● **Dataset extract**

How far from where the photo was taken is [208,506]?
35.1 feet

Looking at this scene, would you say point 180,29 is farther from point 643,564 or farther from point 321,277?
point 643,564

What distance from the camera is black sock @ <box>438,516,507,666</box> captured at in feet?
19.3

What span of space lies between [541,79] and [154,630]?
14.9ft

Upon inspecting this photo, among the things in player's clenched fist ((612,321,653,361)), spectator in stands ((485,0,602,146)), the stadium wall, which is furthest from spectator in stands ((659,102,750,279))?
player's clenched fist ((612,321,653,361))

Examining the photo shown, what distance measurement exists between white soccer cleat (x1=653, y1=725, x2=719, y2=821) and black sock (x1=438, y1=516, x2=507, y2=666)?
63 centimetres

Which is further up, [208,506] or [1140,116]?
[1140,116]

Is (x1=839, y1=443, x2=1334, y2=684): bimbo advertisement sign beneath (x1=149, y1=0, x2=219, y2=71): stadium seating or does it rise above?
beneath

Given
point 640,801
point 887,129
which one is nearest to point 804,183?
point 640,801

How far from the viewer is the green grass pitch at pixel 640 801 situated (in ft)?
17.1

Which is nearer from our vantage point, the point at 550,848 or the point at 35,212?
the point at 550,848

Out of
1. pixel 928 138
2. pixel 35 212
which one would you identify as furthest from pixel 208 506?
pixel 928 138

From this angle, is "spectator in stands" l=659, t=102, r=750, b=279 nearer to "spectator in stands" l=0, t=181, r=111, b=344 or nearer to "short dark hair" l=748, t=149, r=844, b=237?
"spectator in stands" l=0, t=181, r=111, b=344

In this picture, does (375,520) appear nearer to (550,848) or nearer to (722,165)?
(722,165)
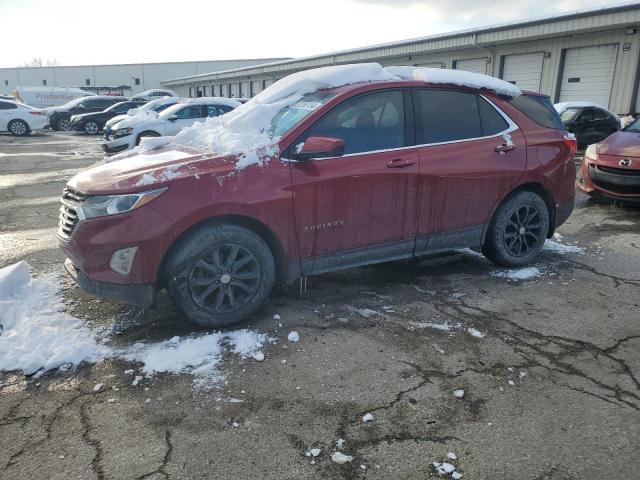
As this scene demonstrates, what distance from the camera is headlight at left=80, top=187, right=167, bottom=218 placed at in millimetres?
3480

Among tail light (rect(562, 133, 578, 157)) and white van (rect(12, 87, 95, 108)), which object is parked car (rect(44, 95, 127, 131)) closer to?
white van (rect(12, 87, 95, 108))

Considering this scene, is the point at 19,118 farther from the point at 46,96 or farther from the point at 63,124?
the point at 46,96

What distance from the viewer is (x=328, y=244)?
Result: 4.11 m

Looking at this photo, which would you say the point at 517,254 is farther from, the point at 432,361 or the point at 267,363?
the point at 267,363

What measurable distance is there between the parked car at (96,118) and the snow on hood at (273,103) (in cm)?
2147

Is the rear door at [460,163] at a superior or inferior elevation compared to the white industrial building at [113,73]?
inferior

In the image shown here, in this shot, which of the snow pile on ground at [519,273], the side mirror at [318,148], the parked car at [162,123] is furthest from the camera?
the parked car at [162,123]

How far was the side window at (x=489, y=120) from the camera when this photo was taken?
4820 mm

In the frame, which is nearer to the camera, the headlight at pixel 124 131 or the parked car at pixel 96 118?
the headlight at pixel 124 131

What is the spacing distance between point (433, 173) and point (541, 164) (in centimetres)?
140

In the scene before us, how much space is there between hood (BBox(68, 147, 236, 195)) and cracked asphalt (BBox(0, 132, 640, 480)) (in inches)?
42.8

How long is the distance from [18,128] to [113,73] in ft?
172

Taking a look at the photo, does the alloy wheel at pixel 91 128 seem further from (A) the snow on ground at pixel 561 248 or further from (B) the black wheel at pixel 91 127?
(A) the snow on ground at pixel 561 248

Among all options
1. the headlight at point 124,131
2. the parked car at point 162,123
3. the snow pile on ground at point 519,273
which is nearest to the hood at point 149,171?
the snow pile on ground at point 519,273
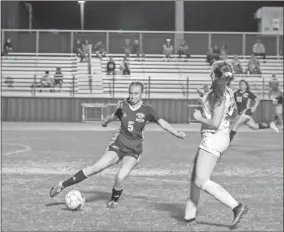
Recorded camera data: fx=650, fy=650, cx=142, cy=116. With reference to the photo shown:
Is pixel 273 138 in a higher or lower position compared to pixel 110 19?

● **Task to carry out**
Swap every "black sock" in the rows above for "dark sock", keeping all other text unchanged, and write out the rows again without the pictures.

● **Full answer**
How far from where the photo was taken is [208,506]?
35.1 feet

Looking at this scene, would you say point 180,29 is farther from point 643,564 or farther from point 321,277?
point 643,564

What distance from the camera is dark sock @ <box>438,516,507,666</box> captured at in feet?
19.3

What span of space lies between [541,79] and [154,630]?
14.9ft

Upon inspecting this photo, among the things in player's clenched fist ((612,321,653,361)), spectator in stands ((485,0,602,146)), the stadium wall, which is furthest from spectator in stands ((659,102,750,279))?
player's clenched fist ((612,321,653,361))

Examining the photo shown, what distance measurement exists between white soccer cleat (x1=653, y1=725, x2=719, y2=821) and dark sock (x1=438, y1=516, x2=507, y2=666)?
63 centimetres

Which is further up, [208,506] or [1140,116]?
[1140,116]

Is (x1=839, y1=443, x2=1334, y2=684): bimbo advertisement sign beneath (x1=149, y1=0, x2=219, y2=71): stadium seating or does it rise above?
beneath

Given
point 640,801
point 887,129
which one is nearest to point 804,183?
point 640,801

How far from the viewer is the green grass pitch at pixel 640 801 situated (in ft)?
17.1

Which is nearer from our vantage point, the point at 550,848 or the point at 35,212?
the point at 550,848

Out of
1. pixel 928 138
2. pixel 35 212
which one would you identify as furthest from pixel 208 506?
pixel 928 138

From this angle, is "spectator in stands" l=659, t=102, r=750, b=279 nearer to "spectator in stands" l=0, t=181, r=111, b=344 or nearer to "short dark hair" l=748, t=149, r=844, b=237?
"spectator in stands" l=0, t=181, r=111, b=344

In this picture, does (375,520) appear nearer to (550,848) or nearer to (722,165)?
(722,165)
As this scene demonstrates, what distance from the camera is headlight at left=80, top=187, right=167, bottom=218 placed at in millimetres?
3480

Among tail light (rect(562, 133, 578, 157)) and white van (rect(12, 87, 95, 108)), which object is parked car (rect(44, 95, 127, 131)) closer to?
white van (rect(12, 87, 95, 108))

Considering this scene, is the point at 19,118 farther from the point at 46,96 or farther from the point at 63,124?
the point at 46,96

What distance from the viewer is (x=328, y=244)?
Result: 4.11 m

Looking at this photo, which would you say the point at 517,254 is farther from, the point at 432,361 or the point at 267,363?
the point at 267,363

What measurable distance is there between the parked car at (96,118) and the snow on hood at (273,103) (in cm)?
2147

Is the rear door at [460,163] at a superior or inferior elevation compared to the white industrial building at [113,73]?
inferior

In the image shown here, in this shot, which of the snow pile on ground at [519,273], the side mirror at [318,148], the parked car at [162,123] is furthest from the camera?
the parked car at [162,123]

How far was the side window at (x=489, y=120) from the camera when this photo was taken?
4820 mm

In the frame, which is nearer to the camera, the headlight at pixel 124 131 or the parked car at pixel 96 118?
the headlight at pixel 124 131

What is the spacing distance between point (433, 173) and point (541, 164) (in centimetres)?
140

In the scene before us, how much space is there between hood (BBox(68, 147, 236, 195)) and cracked asphalt (BBox(0, 132, 640, 480)) (in inches)?
42.8

How long is the distance from [18,128] to [113,73] in ft?
172

Taking a look at the photo, does the alloy wheel at pixel 91 128 seem further from (A) the snow on ground at pixel 561 248 or further from (B) the black wheel at pixel 91 127?
(A) the snow on ground at pixel 561 248

Among all options
1. the headlight at point 124,131
2. the parked car at point 162,123
3. the snow pile on ground at point 519,273
which is nearest to the hood at point 149,171?
the snow pile on ground at point 519,273
Recorded camera data: fx=650, fy=650, cx=142, cy=116. With reference to the photo shown:
Is pixel 273 138 in a higher or lower position compared to pixel 110 19?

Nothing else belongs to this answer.